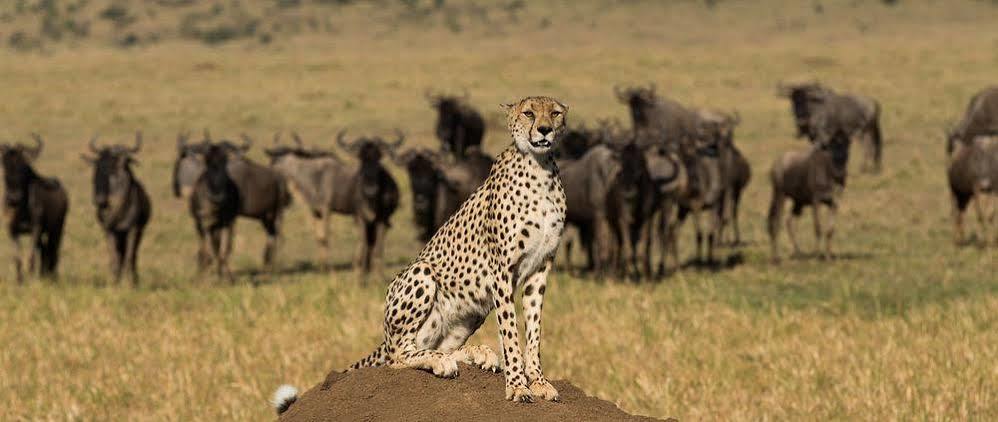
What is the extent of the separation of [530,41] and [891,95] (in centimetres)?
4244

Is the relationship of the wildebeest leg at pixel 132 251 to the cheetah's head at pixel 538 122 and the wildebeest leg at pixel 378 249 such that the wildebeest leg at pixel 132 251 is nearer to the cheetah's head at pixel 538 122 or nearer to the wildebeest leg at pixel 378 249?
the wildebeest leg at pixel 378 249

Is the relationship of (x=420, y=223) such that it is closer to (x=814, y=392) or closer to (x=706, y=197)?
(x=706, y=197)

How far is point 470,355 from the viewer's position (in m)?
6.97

...

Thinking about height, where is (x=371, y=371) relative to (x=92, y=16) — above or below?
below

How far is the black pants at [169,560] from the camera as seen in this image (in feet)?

Request: In the part of the records that opens with the line containing "Thinking about height, where" and closes with the line containing "How far is the", substitute "viewer" for "camera" and give only those lines again, with nothing else changed.

Answer to this task:
Thinking about height, where is (x=371, y=371) relative to (x=92, y=16) — above or below?
below

How far is the black pants at [169,560] from the viewer as seen in this image (in feet)?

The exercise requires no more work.